More updates on the graph:
- Some speed improvements (below 3 secs for 40 K tracks on i7 920 from 2008).
- Added extensive documentation for its use and aim, check below.
Search by Distance v 0.2.1 17/02/21
Creates a playlist with similar tracks to the currently selected one according to genre, style, key, etc.
Every track of the library is given a score according to those tags and/or a distance according to genre/style.
When their score is over 'scoreFilter', then they are included in the final pool.
After all tracks have been evaluated and the final pool is complete, some of them are chosen to populate
the playlist. You can choose whether this final selection is done according to score, randomly chosen, etc.
All settings are configurable on the properties panel (or set in the files when called using buttons, etc.)
Check the descriptions of the properties panel to check how the variables work.
These are the weight/tags pairs checked by default:
- genreWeight : genre - styleWeight : style
- dyngenreWeight : virtual tag - moodWeight : mood
- keyWeight : key - dateWeight : $year(%date%)
- bpmWeight : bpm - composerWeight : composer (unused by default)
There are 2 custom tags which can be set by the user too:
- customStrWeight : (unused by default) - customNumWeight : (unused by default)
Any Weight/tags pair can be remapped and/or merged (sep. by comma).
For example, linking genreWeight to 2 different genre tags on your files:
- genreTag : allmusic_genre,my_genre_tag
Some weight/tags pairs can be linked to TitleFormat Expr. Use tag names instead of TF expressions when possible (+ performance).
For example, see dateWeight: TF is used to have the same results for tracks with YYYY-MM tags or YYYY tags.
- dateTag : $year(%date%) -customNumWeight : (unused by default)
Genre and Style tags (or their remapped values) can be globally filtered. See 'genreStyleFilter'. Case sensitive.
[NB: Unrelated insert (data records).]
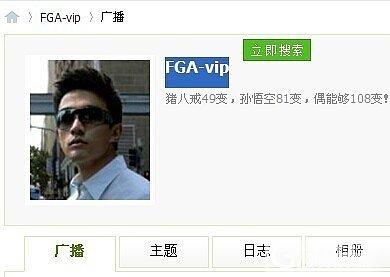 解密FGA-vip重名~~_闲聊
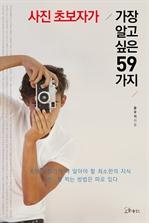 도서 이미지 - 사진 초보자가 가장 알고 싶은 59가지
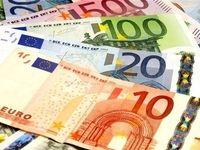 آلمان چگونه از ثروتمندان مالیات میگیرد؟
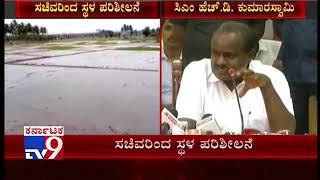 CM Kumaraswamy To Sow Paddy Seedlings in Mandya on August 11
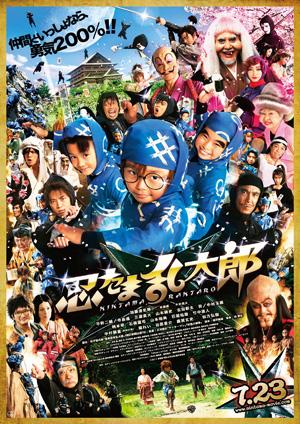 Ninja Kids!!! Film Poster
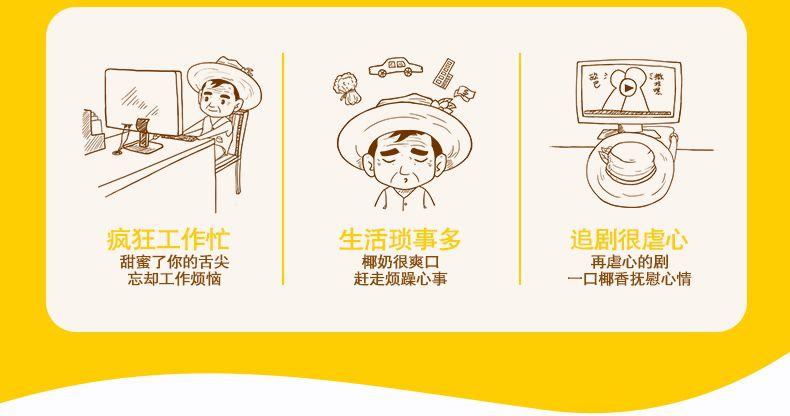 产品图-椰香奶茶-13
For example, when comparing genre values from track A to track B, 'Soundtrack' and 'Radio Program' values are omitted:
- genreStyleFilter: Soundtrack,Radio Program
There are 3 methods to calc similarity: WEIGHT, GRAPH and DYNGENRE.
- WEIGHT: -> Score
Uses genreWeight, styleWeight, moodWeight, keyWeight, dateWeight, dateRange, bpmWeight, bpmRange, composerWeight, customStrWeight, customNumWeight + scoreFilter
Calculates similarity by scoring according to the tags. Similarity is calculated by simple string matching ('Rock' != 'Soul') and ranges for numeric tags. This means some coherence in tags is needed to make it work, and the script only works with high level data (tags) which should have
been added to files previously using manual or automatic methods (like MusicBrainz Picard, see note at bottom).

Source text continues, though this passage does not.